- Data items:
• • • • • • •
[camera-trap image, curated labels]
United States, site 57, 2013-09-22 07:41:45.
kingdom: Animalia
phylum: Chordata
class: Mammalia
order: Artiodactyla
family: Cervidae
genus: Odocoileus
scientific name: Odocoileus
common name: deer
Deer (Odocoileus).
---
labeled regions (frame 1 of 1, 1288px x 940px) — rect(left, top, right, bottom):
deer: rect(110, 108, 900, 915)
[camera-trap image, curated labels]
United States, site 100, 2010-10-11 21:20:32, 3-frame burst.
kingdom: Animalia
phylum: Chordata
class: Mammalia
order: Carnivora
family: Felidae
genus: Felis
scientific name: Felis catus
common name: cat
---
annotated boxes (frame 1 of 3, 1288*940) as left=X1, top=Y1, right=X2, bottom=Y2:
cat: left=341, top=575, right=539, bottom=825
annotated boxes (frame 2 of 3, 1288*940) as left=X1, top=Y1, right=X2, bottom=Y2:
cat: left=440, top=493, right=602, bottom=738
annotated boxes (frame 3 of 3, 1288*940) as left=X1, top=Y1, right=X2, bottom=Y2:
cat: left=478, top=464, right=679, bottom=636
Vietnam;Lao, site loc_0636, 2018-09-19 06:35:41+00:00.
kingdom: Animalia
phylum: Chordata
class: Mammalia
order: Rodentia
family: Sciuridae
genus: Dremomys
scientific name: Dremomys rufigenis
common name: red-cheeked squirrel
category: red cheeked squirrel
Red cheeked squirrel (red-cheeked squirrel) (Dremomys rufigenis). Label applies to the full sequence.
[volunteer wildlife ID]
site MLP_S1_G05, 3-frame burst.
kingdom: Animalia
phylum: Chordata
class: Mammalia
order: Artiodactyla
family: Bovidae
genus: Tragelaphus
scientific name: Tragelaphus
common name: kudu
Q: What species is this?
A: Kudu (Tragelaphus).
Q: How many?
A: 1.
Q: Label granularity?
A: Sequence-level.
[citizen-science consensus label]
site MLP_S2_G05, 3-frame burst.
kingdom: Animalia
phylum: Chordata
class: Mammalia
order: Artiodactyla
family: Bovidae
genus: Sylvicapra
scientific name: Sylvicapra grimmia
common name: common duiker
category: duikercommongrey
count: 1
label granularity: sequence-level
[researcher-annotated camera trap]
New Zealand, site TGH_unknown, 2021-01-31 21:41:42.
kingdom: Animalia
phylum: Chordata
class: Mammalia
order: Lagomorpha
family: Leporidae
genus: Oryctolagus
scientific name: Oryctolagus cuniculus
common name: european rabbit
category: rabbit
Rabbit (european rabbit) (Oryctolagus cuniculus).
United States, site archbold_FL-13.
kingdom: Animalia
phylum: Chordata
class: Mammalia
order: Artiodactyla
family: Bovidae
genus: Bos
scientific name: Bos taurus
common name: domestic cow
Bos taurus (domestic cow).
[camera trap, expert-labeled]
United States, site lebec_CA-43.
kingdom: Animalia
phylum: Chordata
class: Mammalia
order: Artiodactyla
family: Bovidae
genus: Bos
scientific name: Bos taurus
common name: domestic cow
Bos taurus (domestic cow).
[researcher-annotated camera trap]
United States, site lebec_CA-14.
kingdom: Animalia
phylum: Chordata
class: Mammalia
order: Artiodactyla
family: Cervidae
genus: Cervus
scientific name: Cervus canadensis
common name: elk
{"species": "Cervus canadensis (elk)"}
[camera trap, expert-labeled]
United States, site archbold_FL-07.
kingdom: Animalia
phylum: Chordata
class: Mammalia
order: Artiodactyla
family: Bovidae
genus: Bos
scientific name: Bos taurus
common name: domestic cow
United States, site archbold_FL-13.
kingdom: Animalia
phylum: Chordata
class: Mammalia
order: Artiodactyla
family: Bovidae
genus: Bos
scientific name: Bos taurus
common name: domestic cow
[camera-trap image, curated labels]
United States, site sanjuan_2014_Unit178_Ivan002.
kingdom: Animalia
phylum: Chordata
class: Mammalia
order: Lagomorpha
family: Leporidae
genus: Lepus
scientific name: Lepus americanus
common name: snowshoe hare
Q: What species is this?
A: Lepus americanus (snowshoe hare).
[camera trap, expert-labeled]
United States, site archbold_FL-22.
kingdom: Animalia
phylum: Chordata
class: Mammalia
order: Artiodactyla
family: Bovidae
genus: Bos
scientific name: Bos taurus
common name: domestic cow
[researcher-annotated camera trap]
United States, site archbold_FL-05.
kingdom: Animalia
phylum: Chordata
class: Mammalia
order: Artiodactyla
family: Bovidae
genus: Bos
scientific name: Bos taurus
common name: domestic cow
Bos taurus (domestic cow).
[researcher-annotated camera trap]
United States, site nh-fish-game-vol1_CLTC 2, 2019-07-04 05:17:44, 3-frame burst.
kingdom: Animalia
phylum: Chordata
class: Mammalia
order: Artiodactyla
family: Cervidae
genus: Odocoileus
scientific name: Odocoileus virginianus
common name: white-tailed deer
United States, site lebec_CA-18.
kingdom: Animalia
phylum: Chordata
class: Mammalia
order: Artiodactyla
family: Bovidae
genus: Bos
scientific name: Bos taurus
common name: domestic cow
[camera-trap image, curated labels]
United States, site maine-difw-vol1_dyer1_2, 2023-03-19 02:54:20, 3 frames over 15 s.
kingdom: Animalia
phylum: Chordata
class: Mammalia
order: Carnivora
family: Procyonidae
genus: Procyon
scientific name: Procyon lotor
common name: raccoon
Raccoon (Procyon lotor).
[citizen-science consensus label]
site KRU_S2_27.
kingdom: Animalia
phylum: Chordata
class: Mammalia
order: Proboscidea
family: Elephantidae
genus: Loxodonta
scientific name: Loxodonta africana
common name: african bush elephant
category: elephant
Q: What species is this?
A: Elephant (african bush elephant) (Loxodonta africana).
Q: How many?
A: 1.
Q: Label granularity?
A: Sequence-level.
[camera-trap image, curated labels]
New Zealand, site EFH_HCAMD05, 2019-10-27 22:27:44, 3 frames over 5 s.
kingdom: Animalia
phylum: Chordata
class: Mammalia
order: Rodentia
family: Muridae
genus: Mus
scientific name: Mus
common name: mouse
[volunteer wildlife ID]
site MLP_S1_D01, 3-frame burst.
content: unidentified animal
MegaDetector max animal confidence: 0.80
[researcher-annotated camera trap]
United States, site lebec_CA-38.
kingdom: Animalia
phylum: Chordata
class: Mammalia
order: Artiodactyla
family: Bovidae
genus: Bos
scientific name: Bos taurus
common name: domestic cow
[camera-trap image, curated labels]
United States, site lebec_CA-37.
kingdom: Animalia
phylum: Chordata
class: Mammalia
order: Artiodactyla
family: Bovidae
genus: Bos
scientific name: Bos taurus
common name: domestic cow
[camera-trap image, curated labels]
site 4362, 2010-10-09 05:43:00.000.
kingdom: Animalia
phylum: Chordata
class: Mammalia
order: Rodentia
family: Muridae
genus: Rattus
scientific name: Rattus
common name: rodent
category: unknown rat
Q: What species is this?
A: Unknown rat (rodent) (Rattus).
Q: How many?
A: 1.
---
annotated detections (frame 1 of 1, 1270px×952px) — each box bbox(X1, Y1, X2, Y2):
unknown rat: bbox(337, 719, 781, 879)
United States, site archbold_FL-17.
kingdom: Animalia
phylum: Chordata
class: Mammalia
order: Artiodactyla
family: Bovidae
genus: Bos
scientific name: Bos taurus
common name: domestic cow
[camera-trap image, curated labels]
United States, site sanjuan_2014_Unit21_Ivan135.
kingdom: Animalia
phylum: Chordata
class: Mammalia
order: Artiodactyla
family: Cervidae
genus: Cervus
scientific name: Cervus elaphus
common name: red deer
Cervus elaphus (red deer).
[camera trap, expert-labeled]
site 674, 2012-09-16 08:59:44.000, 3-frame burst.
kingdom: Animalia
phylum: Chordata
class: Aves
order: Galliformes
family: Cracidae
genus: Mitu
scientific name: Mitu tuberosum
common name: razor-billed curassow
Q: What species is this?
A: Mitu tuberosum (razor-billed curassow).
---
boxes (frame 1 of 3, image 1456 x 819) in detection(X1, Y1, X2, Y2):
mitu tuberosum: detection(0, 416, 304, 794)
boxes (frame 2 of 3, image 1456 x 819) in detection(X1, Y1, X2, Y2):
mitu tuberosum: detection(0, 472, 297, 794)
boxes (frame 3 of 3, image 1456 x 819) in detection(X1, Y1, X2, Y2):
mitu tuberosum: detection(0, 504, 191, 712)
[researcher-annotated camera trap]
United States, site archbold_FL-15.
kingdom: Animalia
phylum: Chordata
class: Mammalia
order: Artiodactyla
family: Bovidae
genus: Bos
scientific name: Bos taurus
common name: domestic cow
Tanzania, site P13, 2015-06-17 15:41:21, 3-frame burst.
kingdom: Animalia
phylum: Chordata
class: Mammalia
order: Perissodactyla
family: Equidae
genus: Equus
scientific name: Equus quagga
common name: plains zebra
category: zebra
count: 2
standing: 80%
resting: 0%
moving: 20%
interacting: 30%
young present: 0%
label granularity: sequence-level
• • • • • • •
- TASK INSTRUCTIONS: Print exactly the lines between the line with "genus: Equus" and the final line of the records above, both included.

- YOUR SOLUTION:
genus: Equus
scientific name: Equus quagga
common name: plains zebra
category: zebra
count: 2
standing: 80%
resting: 0%
moving: 20%
interacting: 30%
young present: 0%
label granularity: sequence-level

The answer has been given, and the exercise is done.